» **Exercise brief**:
Answer these from the text about Esker's CRM switch:
(a) What CRM software did Esker switch to?
(b) What does the "Assets & Contracts" link send to the data warehouse?
(c) What API did Esker first use to upload the Siebel data that salesforce.com's import tools could not reach?

» **Extract provided**:
::::
The system is currently sending around 1000 documents per day, and 95 percent are successfully delivered at the first attempt, which Ward says is pretty good for faxes.

Esker
Enterprise communication software specialist Esker used Siebel CRM software and had "invested thousands and thousands of man-hours" to integrate it with other applications, says James Elkington, managing director of Esker Australia.

A Siebel upgrade became necessary about a year ago, but that would have meant repeating the integration work. Instead, Esker switched to salesforce.com CRM and integrated it with SAP financials and an in-house sales administration system (known as SAS, but don't confuse it with the commercial software of that name) via salesforce.com's weblinks feature and a data warehouse.

All the SAP and SAS data is stored in the warehouse, and a weblink connects a customer record in the CRM system with the information in the warehouse regarding that customer.

For example, the "Assets & Contracts" link sends the customer ID from salesforce.com to the data warehouse, which builds a Web page showing the requested information in the same style as the CRM system. "It looks like salesforce.com data," says Elkington.

Nicolas Bragard, Esker's corporate director of IS, explains that storing all the data within salesforce.com was a more expensive proposition, but salesforce.com's integration and customisation facilities made the job easy.

"salesforce.com provides a really useful integration with Visual Studio .NET" and other platforms, he says. The company initially used the salesforce.com XML-RPC API to upload those portions of the Siebel data that were not accessible by salesforce.com's import tools, but shortly afterwards Web Services support was added ("more friendly, more useful," according to Bragard) and Esker used that for the rest of the project.
::::
» **Given records**:
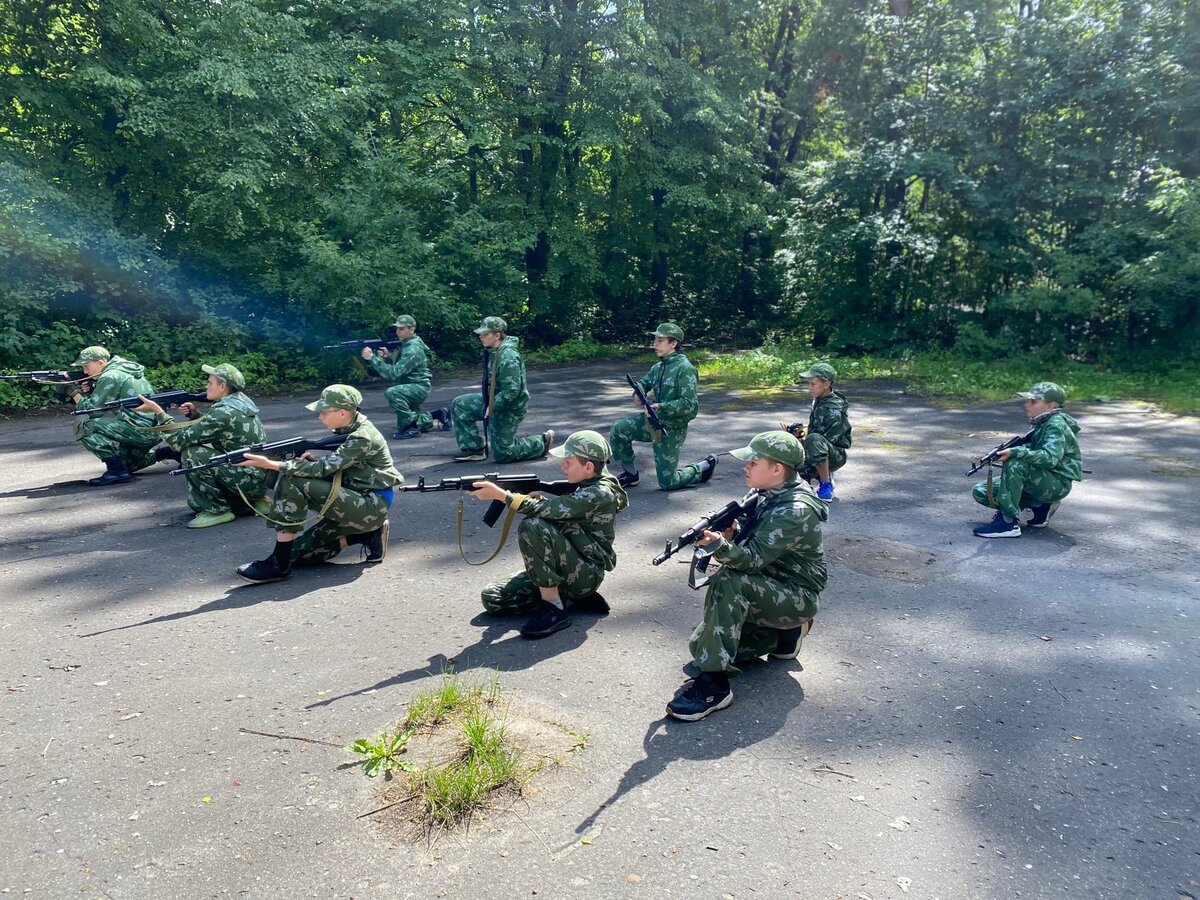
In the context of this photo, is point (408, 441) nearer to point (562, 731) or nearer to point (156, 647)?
point (156, 647)

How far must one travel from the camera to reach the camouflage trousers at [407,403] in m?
12.6

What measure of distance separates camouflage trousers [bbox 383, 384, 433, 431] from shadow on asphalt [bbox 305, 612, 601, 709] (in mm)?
7190

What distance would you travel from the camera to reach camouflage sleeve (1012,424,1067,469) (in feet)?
25.3

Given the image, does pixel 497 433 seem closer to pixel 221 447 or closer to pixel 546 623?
pixel 221 447

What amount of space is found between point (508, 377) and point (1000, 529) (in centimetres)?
563

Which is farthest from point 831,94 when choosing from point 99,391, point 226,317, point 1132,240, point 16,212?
point 99,391

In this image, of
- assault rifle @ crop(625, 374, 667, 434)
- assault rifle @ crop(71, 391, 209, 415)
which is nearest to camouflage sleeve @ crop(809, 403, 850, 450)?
assault rifle @ crop(625, 374, 667, 434)

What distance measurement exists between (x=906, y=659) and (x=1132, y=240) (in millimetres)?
17849

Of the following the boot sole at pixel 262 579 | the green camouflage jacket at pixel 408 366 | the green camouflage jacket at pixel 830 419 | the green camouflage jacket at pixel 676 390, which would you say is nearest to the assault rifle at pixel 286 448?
the boot sole at pixel 262 579

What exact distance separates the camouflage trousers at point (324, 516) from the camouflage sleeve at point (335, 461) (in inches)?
2.2

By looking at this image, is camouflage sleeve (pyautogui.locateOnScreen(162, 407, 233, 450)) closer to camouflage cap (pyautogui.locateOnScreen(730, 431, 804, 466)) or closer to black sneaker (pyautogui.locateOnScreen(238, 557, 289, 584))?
black sneaker (pyautogui.locateOnScreen(238, 557, 289, 584))

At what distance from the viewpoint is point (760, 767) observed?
4203mm

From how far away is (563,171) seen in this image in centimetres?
2389

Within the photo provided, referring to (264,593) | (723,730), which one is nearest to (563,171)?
(264,593)
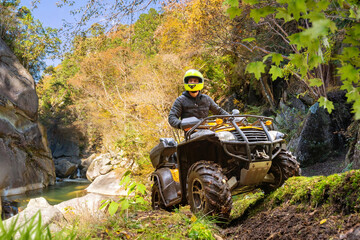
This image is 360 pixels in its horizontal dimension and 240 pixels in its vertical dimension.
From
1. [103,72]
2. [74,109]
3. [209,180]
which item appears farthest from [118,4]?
[74,109]

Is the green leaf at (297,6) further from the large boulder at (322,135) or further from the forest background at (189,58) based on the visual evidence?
the large boulder at (322,135)

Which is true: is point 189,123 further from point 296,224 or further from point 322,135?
point 322,135

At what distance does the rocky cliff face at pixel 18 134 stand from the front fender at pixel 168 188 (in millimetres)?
17914

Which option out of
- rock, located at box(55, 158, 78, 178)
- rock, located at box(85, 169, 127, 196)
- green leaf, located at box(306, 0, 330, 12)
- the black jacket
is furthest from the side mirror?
rock, located at box(55, 158, 78, 178)

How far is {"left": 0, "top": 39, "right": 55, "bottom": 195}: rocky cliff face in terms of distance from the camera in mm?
20781

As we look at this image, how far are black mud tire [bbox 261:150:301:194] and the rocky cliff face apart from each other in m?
A: 19.3

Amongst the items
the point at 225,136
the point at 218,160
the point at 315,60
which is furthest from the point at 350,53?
the point at 218,160

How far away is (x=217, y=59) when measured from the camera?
17.3 m

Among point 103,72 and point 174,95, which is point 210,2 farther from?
point 103,72

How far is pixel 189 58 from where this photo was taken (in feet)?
54.6

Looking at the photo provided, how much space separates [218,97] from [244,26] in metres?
7.21

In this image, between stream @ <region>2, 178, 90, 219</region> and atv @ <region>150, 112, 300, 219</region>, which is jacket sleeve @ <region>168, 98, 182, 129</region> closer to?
atv @ <region>150, 112, 300, 219</region>

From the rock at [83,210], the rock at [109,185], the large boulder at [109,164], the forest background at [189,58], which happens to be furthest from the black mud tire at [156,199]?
the rock at [109,185]

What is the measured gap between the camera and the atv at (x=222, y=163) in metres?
3.78
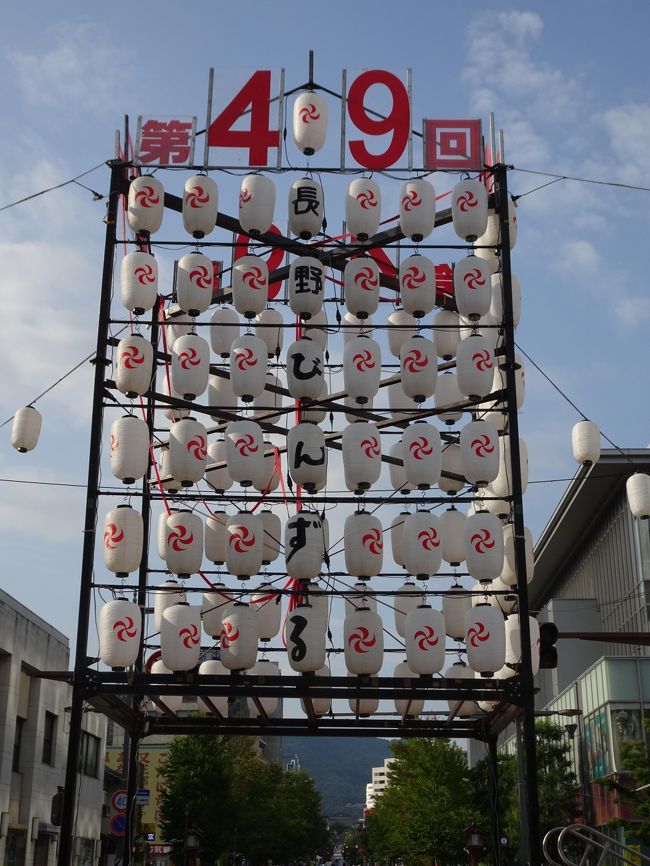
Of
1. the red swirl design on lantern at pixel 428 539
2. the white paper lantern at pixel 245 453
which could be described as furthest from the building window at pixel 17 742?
the red swirl design on lantern at pixel 428 539

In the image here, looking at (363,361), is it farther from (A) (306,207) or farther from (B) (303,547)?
(B) (303,547)

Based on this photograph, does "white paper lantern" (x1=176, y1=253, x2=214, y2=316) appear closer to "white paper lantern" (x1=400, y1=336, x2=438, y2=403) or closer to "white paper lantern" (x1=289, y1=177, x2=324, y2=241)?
"white paper lantern" (x1=289, y1=177, x2=324, y2=241)

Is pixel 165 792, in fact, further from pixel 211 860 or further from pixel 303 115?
pixel 303 115

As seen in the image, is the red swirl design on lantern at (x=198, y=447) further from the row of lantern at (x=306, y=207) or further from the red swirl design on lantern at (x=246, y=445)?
the row of lantern at (x=306, y=207)

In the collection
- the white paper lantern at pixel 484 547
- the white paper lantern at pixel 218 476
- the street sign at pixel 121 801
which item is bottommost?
the street sign at pixel 121 801

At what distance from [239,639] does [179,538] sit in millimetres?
2426

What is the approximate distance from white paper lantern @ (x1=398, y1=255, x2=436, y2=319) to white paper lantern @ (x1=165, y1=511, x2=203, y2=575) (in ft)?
21.6

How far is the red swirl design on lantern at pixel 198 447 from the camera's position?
::::
» **Task answer**:
(a) Salesforce.com CRM
(b) The customer ID
(c) The salesforce.com XML-RPC API